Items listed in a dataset
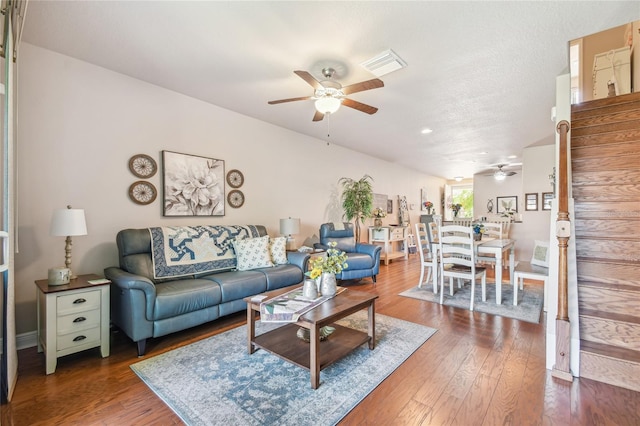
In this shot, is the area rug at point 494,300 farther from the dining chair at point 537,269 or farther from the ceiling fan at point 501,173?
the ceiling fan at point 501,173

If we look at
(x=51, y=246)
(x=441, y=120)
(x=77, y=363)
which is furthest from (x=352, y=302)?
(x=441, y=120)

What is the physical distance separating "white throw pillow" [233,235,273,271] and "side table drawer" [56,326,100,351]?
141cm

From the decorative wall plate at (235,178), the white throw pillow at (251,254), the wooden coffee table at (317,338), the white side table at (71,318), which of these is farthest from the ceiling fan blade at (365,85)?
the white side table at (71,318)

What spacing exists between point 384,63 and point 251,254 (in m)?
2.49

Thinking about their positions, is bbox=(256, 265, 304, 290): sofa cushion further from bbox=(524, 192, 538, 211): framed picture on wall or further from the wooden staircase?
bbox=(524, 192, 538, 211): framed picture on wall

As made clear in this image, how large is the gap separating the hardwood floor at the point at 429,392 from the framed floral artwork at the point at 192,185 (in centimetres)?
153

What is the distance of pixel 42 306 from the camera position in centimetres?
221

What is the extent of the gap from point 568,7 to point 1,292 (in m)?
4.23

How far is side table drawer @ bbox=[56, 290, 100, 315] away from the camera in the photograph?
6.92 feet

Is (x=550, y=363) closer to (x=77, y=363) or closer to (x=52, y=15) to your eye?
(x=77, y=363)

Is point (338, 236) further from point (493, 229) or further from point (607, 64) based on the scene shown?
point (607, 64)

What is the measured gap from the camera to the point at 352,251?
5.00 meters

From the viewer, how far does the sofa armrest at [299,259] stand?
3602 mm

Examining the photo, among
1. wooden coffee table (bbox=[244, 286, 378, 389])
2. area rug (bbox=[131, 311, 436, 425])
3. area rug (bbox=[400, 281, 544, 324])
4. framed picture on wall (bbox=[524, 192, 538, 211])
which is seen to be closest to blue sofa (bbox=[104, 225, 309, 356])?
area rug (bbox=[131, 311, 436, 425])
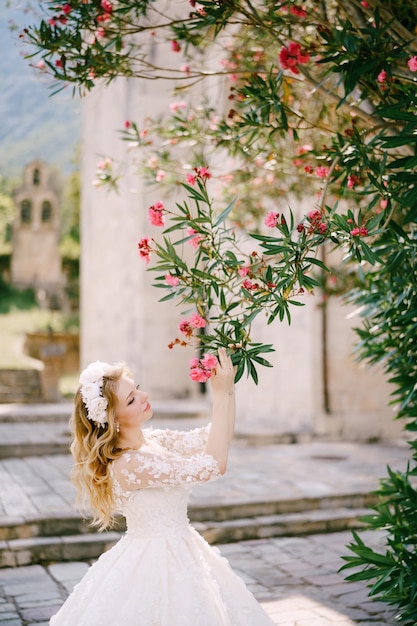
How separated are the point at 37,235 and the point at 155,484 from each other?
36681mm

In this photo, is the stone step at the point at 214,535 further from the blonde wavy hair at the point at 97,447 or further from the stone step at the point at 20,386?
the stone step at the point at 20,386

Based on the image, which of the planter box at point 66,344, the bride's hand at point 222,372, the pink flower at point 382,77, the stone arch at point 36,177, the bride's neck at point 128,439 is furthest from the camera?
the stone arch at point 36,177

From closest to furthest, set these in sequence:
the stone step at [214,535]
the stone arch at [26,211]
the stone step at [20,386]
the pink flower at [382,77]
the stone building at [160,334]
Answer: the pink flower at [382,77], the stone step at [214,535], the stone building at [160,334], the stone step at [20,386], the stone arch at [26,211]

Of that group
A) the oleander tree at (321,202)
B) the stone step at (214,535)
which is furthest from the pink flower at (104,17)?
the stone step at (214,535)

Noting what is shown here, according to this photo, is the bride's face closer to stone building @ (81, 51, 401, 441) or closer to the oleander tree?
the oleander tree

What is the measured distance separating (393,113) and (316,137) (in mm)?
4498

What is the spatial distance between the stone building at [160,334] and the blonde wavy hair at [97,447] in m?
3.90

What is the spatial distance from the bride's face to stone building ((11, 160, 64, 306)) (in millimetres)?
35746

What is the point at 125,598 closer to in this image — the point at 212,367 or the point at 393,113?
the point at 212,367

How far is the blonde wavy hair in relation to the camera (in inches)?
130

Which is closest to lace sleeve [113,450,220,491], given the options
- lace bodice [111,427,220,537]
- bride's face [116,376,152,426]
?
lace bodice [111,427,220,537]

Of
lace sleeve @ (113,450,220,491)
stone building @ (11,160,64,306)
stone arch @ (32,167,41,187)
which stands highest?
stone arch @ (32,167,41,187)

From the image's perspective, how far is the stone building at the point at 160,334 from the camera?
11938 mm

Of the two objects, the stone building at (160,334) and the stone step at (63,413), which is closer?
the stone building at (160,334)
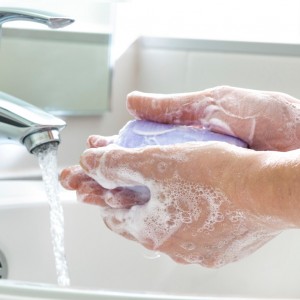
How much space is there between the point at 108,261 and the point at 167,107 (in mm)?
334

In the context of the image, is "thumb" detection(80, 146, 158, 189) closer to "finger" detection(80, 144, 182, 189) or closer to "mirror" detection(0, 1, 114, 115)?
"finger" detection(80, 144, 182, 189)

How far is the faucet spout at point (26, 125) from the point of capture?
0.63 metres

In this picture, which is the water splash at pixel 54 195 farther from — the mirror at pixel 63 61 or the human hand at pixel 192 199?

→ **What needs to be done**: Convert the data into a JSON list of strings, one string per line, starting at the line that contains "Of the two objects, the" and continuing through the end of the data. Leave out blank lines and the pictures.

→ **Answer in full**:
[
  "Of the two objects, the stone building at (160,334) and the stone step at (63,413), which is closer?",
  "the stone building at (160,334)",
  "How much space is there between the point at 108,261 and the point at 167,107 (in mm)?",
  "334",
  "In the context of the image, is \"thumb\" detection(80, 146, 158, 189) closer to \"finger\" detection(80, 144, 182, 189) or closer to \"mirror\" detection(0, 1, 114, 115)?",
  "\"finger\" detection(80, 144, 182, 189)",
  "How far is the faucet spout at point (26, 125) from the point of capture?",
  "0.63 metres",
  "In this picture, which is the water splash at pixel 54 195 farther from — the mirror at pixel 63 61 or the human hand at pixel 192 199?"
]